Stored data entries:
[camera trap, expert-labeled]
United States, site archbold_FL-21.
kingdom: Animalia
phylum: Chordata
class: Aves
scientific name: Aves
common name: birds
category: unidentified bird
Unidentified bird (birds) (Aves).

-- Problem --
Give the data again. Keep every line identical.

-- Written answer --
[camera trap, expert-labeled]
United States, site archbold_FL-21.
kingdom: Animalia
phylum: Chordata
class: Aves
scientific name: Aves
common name: birds
category: unidentified bird
Unidentified bird (birds) (Aves).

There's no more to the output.